WHAT THIS TASK INVOLVES — Reproduce the opening lines of the records exactly, please, stopping after the line that contains "United States, site archbold_FL-14.".

[Data extracted from a collection]

========

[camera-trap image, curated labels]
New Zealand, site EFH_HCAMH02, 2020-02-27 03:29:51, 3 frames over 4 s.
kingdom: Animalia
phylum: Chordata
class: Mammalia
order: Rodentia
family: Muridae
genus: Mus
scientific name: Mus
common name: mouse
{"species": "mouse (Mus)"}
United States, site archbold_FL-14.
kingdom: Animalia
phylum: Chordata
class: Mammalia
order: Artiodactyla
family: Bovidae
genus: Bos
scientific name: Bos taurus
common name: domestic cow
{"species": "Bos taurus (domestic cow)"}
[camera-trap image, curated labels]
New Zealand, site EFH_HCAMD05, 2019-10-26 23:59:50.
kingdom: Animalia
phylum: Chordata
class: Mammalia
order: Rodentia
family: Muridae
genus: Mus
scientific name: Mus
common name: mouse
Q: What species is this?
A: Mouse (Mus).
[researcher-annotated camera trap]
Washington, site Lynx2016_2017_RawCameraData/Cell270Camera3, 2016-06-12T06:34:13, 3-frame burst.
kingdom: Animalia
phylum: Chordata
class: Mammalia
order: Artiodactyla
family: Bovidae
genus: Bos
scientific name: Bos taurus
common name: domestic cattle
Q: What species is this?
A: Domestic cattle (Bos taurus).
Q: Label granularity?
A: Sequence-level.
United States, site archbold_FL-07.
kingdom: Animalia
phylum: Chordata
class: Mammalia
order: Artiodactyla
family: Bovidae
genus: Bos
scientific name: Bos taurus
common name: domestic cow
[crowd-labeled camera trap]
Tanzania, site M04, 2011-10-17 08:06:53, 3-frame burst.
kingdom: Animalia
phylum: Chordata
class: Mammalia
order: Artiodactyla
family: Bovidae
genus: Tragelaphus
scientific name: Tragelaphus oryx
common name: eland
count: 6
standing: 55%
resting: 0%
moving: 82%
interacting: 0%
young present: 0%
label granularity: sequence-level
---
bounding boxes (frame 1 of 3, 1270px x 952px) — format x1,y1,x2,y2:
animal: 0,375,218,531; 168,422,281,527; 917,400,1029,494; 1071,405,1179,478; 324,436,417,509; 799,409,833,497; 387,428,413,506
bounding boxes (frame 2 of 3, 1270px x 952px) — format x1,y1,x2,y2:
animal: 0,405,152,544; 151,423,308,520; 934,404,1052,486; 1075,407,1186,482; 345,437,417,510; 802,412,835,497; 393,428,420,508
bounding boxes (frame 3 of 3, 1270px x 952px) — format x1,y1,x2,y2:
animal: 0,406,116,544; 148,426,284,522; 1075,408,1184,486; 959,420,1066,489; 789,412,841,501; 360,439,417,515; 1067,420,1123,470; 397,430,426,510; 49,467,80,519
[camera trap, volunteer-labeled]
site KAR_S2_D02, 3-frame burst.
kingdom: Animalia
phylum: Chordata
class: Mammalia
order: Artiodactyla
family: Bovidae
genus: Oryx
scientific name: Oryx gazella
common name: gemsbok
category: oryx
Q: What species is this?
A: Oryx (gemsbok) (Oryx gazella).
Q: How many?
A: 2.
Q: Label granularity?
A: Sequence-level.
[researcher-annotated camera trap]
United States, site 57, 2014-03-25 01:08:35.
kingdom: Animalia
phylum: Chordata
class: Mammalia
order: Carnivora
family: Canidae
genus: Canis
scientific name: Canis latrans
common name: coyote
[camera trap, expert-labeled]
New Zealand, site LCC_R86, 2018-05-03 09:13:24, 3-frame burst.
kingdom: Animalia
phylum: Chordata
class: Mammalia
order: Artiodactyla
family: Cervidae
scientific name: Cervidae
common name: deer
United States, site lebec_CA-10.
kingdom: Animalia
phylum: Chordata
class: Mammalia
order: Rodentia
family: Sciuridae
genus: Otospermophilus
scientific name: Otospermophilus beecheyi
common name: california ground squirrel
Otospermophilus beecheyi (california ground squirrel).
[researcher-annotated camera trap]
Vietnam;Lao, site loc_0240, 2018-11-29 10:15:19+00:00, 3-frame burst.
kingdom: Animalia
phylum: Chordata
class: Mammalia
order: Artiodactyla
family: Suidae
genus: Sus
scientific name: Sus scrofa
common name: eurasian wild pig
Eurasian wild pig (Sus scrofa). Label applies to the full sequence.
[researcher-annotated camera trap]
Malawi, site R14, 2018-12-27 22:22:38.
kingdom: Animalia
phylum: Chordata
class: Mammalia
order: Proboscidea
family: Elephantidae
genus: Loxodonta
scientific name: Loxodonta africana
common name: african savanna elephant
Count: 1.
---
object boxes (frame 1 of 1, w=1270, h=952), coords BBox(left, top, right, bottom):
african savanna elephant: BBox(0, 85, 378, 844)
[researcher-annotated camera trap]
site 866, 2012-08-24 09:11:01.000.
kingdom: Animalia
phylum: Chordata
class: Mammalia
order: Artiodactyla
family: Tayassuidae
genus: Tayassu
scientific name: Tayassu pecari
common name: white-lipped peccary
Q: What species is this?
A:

========

TASK ANSWER —
[camera-trap image, curated labels]
New Zealand, site EFH_HCAMH02, 2020-02-27 03:29:51, 3 frames over 4 s.
kingdom: Animalia
phylum: Chordata
class: Mammalia
order: Rodentia
family: Muridae
genus: Mus
scientific name: Mus
common name: mouse
{"species": "mouse (Mus)"}
United States, site archbold_FL-14.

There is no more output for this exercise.